- Interactive map of Clemyjontri Park
- Motto: Where Every Child Can Play
- Location: McLean, Fairfax County, Virginia, U.S.
- Coordinates: 38°56′41″N 77°09′24″W﻿ / ﻿38.94472°N 77.15667°W
- Area: 2 acres (0.81 ha)
- Created: 2006
- Operator: Fairfax County Park Authority
- Status: Open all year
- Website: Official site

= Clemyjontri Park =

Park in McLean, Virginia, US

Clemyjontri Park is a 2-acre park in McLean, Virginia, opened in 2006, and offers a setting for children of all abilities to congregate. It is located in the McLean area of Fairfax County, Virginia, at 6317 Georgetown Pike. It includes a carousel, four different playground areas around the carousel, and walking trails.

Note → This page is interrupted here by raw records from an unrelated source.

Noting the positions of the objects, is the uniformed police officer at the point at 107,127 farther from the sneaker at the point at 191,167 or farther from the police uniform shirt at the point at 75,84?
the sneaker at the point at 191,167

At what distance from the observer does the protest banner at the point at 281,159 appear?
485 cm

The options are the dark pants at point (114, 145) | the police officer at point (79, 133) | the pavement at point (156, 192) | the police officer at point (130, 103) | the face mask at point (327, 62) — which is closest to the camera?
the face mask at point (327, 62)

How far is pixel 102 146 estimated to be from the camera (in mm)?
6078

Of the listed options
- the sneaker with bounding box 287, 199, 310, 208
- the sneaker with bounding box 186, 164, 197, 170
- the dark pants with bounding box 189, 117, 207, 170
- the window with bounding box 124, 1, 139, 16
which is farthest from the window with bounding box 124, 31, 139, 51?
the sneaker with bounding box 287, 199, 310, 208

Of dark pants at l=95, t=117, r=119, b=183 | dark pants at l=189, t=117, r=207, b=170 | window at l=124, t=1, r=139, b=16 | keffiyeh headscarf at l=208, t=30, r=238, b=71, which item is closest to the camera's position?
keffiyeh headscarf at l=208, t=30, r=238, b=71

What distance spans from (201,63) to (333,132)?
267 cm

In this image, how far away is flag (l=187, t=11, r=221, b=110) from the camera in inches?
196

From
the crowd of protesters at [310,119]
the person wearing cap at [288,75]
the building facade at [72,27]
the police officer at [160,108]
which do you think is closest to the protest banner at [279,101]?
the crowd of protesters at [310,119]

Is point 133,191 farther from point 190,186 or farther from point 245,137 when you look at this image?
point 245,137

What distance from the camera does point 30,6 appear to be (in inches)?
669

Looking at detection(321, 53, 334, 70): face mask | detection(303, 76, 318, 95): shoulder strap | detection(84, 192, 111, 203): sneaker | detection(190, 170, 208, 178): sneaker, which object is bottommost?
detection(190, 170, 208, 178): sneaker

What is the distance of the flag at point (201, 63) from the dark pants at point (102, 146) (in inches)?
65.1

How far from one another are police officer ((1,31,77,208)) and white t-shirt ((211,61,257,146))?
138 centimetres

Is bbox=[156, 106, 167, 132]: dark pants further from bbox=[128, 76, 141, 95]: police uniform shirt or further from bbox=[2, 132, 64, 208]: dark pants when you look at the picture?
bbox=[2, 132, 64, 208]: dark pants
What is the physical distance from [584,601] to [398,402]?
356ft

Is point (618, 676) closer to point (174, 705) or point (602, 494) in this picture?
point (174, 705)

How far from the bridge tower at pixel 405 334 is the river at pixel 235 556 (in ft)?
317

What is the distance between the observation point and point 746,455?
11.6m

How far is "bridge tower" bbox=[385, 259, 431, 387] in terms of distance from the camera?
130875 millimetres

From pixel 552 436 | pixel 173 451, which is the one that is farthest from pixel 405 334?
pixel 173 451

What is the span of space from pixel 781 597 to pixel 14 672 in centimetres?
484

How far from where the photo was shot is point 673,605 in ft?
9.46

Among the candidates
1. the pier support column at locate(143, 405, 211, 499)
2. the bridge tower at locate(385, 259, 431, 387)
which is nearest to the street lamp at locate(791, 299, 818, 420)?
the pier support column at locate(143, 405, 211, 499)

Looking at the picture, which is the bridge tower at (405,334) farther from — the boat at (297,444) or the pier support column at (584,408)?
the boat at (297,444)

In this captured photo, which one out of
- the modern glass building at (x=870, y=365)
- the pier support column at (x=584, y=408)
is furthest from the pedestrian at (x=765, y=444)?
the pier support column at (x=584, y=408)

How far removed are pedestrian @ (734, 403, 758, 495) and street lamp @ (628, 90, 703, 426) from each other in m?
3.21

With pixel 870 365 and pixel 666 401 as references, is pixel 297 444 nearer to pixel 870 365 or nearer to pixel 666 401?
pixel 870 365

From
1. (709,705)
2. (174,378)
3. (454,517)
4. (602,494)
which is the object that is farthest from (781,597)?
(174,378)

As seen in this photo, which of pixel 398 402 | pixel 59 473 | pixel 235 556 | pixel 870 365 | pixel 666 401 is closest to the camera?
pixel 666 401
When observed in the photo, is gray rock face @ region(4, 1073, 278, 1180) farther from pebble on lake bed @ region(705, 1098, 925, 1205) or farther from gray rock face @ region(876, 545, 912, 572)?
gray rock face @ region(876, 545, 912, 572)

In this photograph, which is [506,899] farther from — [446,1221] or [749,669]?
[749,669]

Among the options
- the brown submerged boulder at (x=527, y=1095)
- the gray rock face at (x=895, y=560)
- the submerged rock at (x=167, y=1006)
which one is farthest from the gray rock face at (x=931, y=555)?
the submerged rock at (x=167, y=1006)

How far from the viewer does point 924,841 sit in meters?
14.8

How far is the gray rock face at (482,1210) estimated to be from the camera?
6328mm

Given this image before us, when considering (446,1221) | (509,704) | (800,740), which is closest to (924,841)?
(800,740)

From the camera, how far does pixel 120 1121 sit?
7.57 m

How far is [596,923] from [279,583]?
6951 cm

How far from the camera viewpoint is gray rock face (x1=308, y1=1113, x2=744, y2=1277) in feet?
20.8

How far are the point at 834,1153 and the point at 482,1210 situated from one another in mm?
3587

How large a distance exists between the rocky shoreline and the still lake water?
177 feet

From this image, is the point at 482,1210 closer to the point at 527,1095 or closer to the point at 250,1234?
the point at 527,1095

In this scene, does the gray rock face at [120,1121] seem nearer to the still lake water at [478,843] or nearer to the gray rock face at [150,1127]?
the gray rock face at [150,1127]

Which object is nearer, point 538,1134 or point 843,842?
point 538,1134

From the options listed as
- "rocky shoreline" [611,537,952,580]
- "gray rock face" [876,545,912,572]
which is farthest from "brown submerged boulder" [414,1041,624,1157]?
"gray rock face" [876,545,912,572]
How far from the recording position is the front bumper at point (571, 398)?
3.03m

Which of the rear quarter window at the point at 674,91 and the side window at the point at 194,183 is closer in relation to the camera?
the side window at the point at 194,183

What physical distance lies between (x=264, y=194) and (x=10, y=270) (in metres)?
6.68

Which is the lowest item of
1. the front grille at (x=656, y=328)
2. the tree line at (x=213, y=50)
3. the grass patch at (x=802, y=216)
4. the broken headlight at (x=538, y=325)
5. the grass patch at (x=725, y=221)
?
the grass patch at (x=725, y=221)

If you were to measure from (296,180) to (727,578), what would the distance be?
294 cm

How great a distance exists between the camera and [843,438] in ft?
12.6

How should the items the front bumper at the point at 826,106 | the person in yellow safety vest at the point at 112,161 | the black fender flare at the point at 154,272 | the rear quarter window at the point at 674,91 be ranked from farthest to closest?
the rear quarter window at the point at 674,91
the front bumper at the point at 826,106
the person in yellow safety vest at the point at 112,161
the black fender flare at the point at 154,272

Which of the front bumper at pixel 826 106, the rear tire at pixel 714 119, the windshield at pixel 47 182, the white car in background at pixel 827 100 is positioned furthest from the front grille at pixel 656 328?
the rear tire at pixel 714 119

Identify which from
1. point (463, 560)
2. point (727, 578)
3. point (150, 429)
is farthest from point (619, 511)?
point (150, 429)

Additional parking is available at Langley Fork Park across Georgetown Pike.

The land was donated by Adele Lebowitz in 1997, of Morton’s Department Store and namesake of the "Adele Lebowitz Center for Youth and Family" at the Washington School of Psychiatry, to the Fairfax County Park Authority to build the park.

The name Clemyjontri is derived from the donor’s four children: Carolyn (CL), Emily (EMY), John (Jon), and Petrina (Tri).

The park has been written about in the fictional book Murder Has a Sweet Tooth.